A Hollis resident found out the hard way how much of an impact her W-4 had on her end of year tax filing. Throughout the calendar year, her employer had not been deducting enough in taxes from her paycheck. The result was a hefty amount owed when it came time to file her taxes.
Why the W-4 Matters
The IRS operates on a “pay-as-you-go” system. That means taxes must be paid throughout the year, either through paycheck withholding or estimated quarterly payments. If you don’t pay enough during the year, you could face:
- A large balance due in April
- Underpayment penalties
- Cash flow stress at tax time
On the other hand, over-withholding means you’re giving the government an interest-free loan. While some taxpayers enjoy receiving a refund, that money could have been working for you all year long.
When You Should Review Your W-4
Many people fill out a W-4 when they start a job and never look at it again. You should review your W-4 anytime you experience a financial or life change, including:
- Marriage or divorce
- A new baby or dependent
- A second job (yours or your spouse’s)
- A significant raise or bonus
- Starting freelance or side income
- Paying off a major deduction like student loan interest
Even without major life changes, it’s wise to review your withholding annually.

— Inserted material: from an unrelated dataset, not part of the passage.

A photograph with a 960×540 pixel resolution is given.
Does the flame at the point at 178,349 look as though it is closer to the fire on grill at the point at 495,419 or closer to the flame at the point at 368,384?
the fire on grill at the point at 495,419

Understanding the Current W-4
The current W-4 form no longer uses “allowances” like older versions did. Instead, it walks you through specific sections:
Step 1: Personal Information and Filing Status
Your filing status (Single, Married Filing Jointly, or Head of Household) significantly impacts how much tax is withheld.

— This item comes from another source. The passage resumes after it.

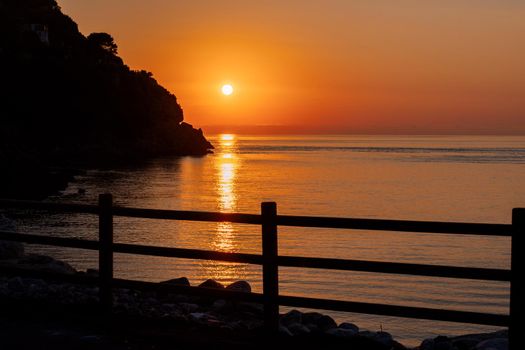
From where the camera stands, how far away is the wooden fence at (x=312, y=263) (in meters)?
8.46

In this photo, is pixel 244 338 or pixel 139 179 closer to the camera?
pixel 244 338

Step 2: Multiple Jobs or Working Spouse
If you or your spouse has more than one job, this section is critical. Many surprise tax bills happen because households with dual incomes underestimate total taxable income. The IRS provides a worksheet and online estimator to help calculate proper withholding.

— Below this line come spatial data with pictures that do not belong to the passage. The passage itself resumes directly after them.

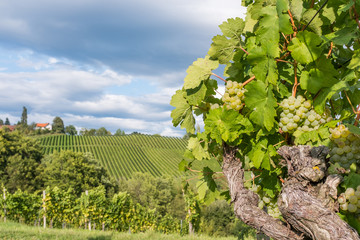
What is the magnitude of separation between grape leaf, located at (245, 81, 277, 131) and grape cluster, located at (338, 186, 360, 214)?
1.81ft

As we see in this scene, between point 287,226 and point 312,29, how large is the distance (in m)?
1.32

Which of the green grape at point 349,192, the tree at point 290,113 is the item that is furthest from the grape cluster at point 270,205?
the green grape at point 349,192

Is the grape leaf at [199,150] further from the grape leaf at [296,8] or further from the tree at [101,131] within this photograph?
the tree at [101,131]

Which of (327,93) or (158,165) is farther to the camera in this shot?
(158,165)

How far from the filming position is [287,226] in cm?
186

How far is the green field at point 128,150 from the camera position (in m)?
59.9

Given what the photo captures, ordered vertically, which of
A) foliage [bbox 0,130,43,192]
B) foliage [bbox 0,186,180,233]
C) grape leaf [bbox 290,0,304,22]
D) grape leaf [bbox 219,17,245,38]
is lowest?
foliage [bbox 0,186,180,233]

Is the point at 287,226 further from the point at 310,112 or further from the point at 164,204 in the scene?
the point at 164,204

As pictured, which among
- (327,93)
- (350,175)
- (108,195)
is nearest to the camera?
(350,175)

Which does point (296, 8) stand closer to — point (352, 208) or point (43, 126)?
point (352, 208)

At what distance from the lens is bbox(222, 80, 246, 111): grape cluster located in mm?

Step 3: Claiming Dependents
Here you enter qualifying children and other dependents. This directly reduces the amount withheld from your paycheck.
Step 4: Other Adjustments
This section allows you to:
- Account for other income not subject to withholding (like interest, dividends, or side business income).
- Claim deductions beyond the standard deduction.
- Request extra withholding per paycheck.
For many taxpayers trying to avoid a surprise bill, requesting a specific additional dollar amount withheld in Step 4(c) is a simple and effective solution.
Take Control Before Tax Season
Your W-4 isn’t a one-time form, it’s a financial planning tool. Reviewing it mid-year gives you time to make adjustments gradually, rather than scrambling in March or April.
A quick withholding review today can mean:
- No surprise tax bill
- No penalties
- Better cash flow
- Greater financial confidence
If you’re unsure whether your current withholding is accurate, a tax professional can run a projection based on your year-to-date income and help you adjust your W-4 properly. A small correction now can prevent a big surprise later.
The Hollis resident learned the hard way that her W-4 needed to be adjusted. She was able to make the necessary changes to prevent any surprises in the future.